(SOURCE TEXT begins)

The pith helmets may have long gone,
but the blood has never dried. A nineteenth century contempt for countries and
peoples, depending on their degree of colonial usefulness, remains a centerpiece
of modern "globalization," with its perverse socialism for the rich and
capitalism for the poor: its freedom for capital and denial of freedom to
labor; its perfidious politicians and politicized civil servants.
All this has now come home to Europe,
enriching the likes of Tony Blair and impoverishing and dis-empowering millions.
On 23 June, the British said no more. The most effective propagandists of
the "European ideal" have not been the far right, but an insufferably patrician
class for whom metropolitan London is the United Kingdom. Its leading members
see themselves as liberal, enlightened, cultivated tribunes of the 21st century zeitgeist, even
"cool."
What they really are is a bourgeoisie with insatiable consumerist tastes
and ancient instincts of their own superiority. In their house paper, the Guardian, they have gloated, day
after day, at those who would even consider the EU profoundly undemocratic, a
source of social injustice and a virulent extremism known as "neoliberalism."
The aim of this extremism is to
install a permanent, capitalist theocracy that ensures a two-thirds society,
with the majority divided and indebted, managed by a corporate class, and a
permanent working poor. In Britain today, 63 percent of poor children grow up
in families where one member is working. For them, the trap has closed. More
than 600,000 residents of Britain's second city, Greater Manchester, are,
reports a study, "experiencing the effects of extreme poverty" and 1.6 million
are slipping into penury.

(SOURCE TEXT ends)

- TASK -
Write out the passage on globalization and Britain word for word, starting at "The aim of this" and ending at "slipping into penury.".

(DATASET CONTENT begins)

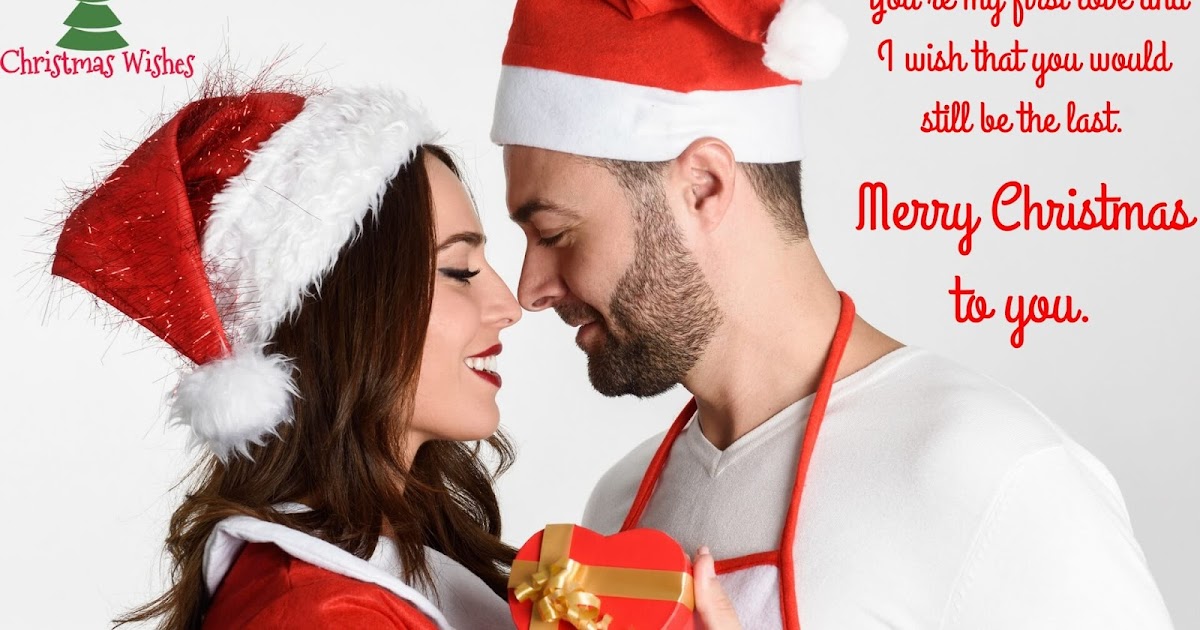 30+ Best Merry Christmas Greetings to delight your Boyfriend 2018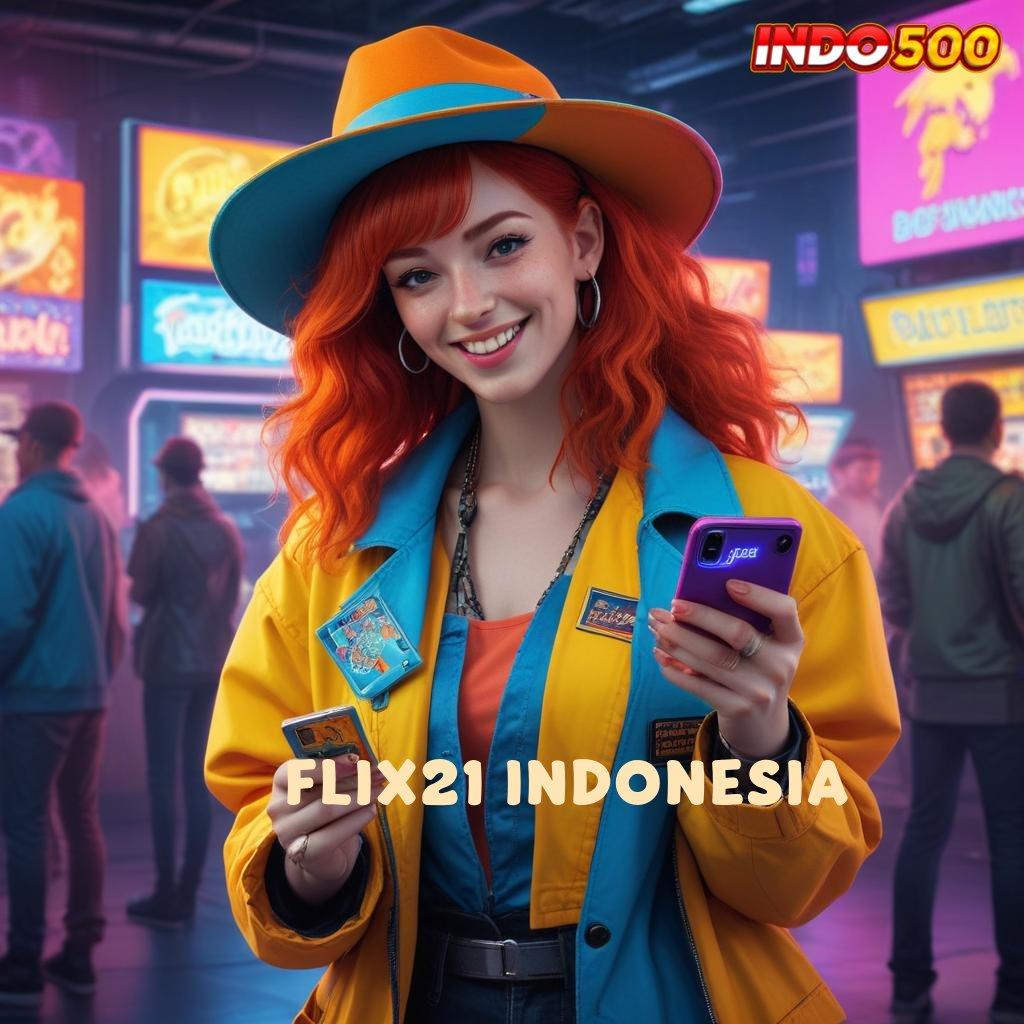 FLIX21 INDONESIA 🐉 event atletik bersemangat mesin cuan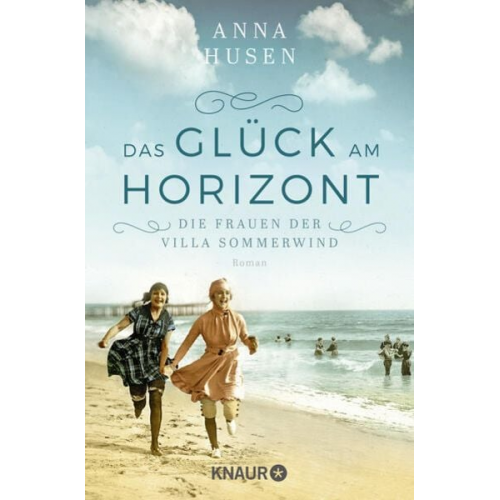 Anna Husen - Die Frauen der Villa Sommerwind. Das Glück am Horizont.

(DATASET CONTENT ends)

- SOLUTION FOR THIS EXERCISE -
The aim of this extremism is to
install a permanent, capitalist theocracy that ensures a two-thirds society,
with the majority divided and indebted, managed by a corporate class, and a
permanent working poor. In Britain today, 63 percent of poor children grow up
in families where one member is working. For them, the trap has closed. More
than 600,000 residents of Britain's second city, Greater Manchester, are,
reports a study, "experiencing the effects of extreme poverty" and 1.6 million
are slipping into penury.